Storage Providers

Cloudmesh supports multiple cloud storage services via storage providers. You can access them via command line, an API, or REST services. A simple abstraction layer between cloud services and your local computer makes it possible that the services are accessed the same way. This includes Awss3, Azure, Google, and box.

The code is available in a cloudmesh module at

The installation is documented in our installation manual.

Configuration

The cloudmesh YAML file contains a number of templates for configuring access to your cloud provider’s storage services. This includes AWS, Azure, Google, and others.

To showcase the integration, please open the cloudmesh.yaml config file. Under the ‘storage’ section, we need to add the parameters for authentication.

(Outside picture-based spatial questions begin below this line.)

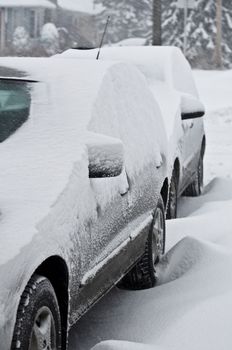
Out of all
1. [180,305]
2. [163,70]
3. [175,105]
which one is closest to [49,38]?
[163,70]

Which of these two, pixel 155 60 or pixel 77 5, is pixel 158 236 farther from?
pixel 77 5

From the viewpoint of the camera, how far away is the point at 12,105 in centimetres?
473

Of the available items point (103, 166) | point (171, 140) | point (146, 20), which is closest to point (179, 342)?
point (103, 166)

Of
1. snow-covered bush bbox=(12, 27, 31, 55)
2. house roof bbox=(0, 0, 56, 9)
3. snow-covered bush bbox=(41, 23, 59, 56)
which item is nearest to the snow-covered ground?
snow-covered bush bbox=(12, 27, 31, 55)

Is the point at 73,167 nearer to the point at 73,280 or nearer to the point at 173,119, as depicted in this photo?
the point at 73,280

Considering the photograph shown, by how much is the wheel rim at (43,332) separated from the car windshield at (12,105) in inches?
40.0

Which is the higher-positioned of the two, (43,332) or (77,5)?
(43,332)

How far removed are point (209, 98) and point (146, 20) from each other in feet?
129

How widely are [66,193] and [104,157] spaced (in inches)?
18.7

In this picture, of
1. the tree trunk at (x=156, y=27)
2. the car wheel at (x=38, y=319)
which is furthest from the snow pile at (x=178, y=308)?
the tree trunk at (x=156, y=27)

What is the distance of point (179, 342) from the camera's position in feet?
14.7

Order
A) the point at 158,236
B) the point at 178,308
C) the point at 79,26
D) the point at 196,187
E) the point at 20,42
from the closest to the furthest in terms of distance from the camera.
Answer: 1. the point at 178,308
2. the point at 158,236
3. the point at 196,187
4. the point at 20,42
5. the point at 79,26

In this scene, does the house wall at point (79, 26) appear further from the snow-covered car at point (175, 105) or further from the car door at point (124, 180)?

In the credentials section under aws, specify the access key id and secret access key which will be available in the AWS console under AWS IAM service -> Users -> Security Credentials.

The bucket is the default bucket that will be used to store the files in AWS S3. The region is the geographic area like us-east-1 which contains the bucket. The region is required to get a connection handle on the S3 Client or resource for that geographic area.

Here is an example:

cloudmesh:
  ...
  storage:
    aws:
      cm:
        active: True
        heading: aws
        host: aws.amazon.com
        label: aws
        kind: awss3
        version: TBD
        service: storage
      default:
      credentials:
        access_key_id: *********
        secret_access_key: *******
        bucket: name of bucket that you want user to be contained in.
        region: Specify the default region eg us-east-1

Similar to AWS other storage providers are available. Please check-in the YAML file for their configuration template.

Commandline

The Cloudmesh command line allows to access a directory with the convenient get, put, search, list, create a directory, and delete functions. To find out more, use the command

cms> help storage

To invoke the AWS S3 service, we need to pass awss3 as parameter to storage parameter.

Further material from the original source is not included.